A letter from the designer of the J.Tool
I've been a fireman for 20 years. In those years, I've seen the development of many new tools and apparatus.
But the bulk of the work on any fire scene is still done by 'hands on' firefighting.
For many years, the pike pole has been the tool of choice for demolition and overhauls, but there are many times when the pike pole just doesn't get
the job done. When debris on structures is pulled on, 9 times out of 10 it becomes vertical and can't be pulled down or out of the way by conventional means.
Then, more manpower is needed for tools such as ladders and axes to get the hanging debris...or you may even have to find another access to the fire.
While on a 2 unit apartment fire in Flat Rock, Michigan in 1999, the fire had spread to the overhang portion of the roof.
With the other portions of the fire under control, a 10 foot pike pole was used to pull siding sofits of metal and wood.
With the debris still hanging after pulling on it for several minutes, the access opening would not allow for effective extinguishment.

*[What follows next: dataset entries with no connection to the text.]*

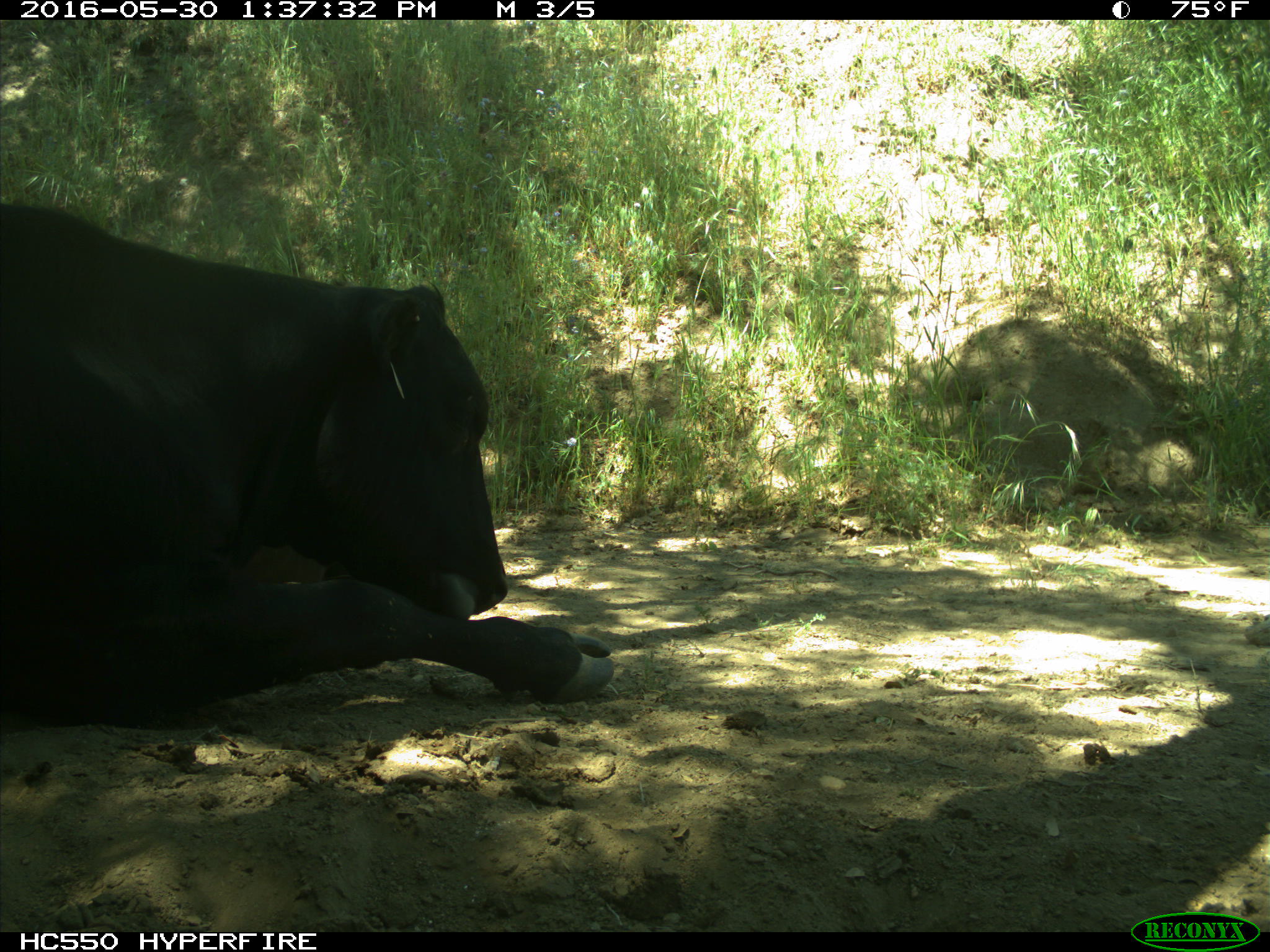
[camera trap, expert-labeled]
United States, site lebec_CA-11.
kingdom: Animalia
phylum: Chordata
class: Mammalia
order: Artiodactyla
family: Bovidae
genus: Bos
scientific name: Bos taurus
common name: domestic cow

We ended up shifting operations to contain the fire, but not until after more extensive losses to the building.
If we would have had a tool that could grab on to the debris to remove it, the fire would have been contained.
For the last 2 years, I've been working with Quad Industries to design a lightweight tool that would not
change the way we use the pole, but instead would add to it's efficiency.
It was out of this necessity that the J.Tool was born. It is named J.Tool because of the locking 'jaws'
on the end of the hook and pole. You will never want to use a standard hook and pole again.
After you've used the J.Tool, you'll wonder how you ever got the job done without it.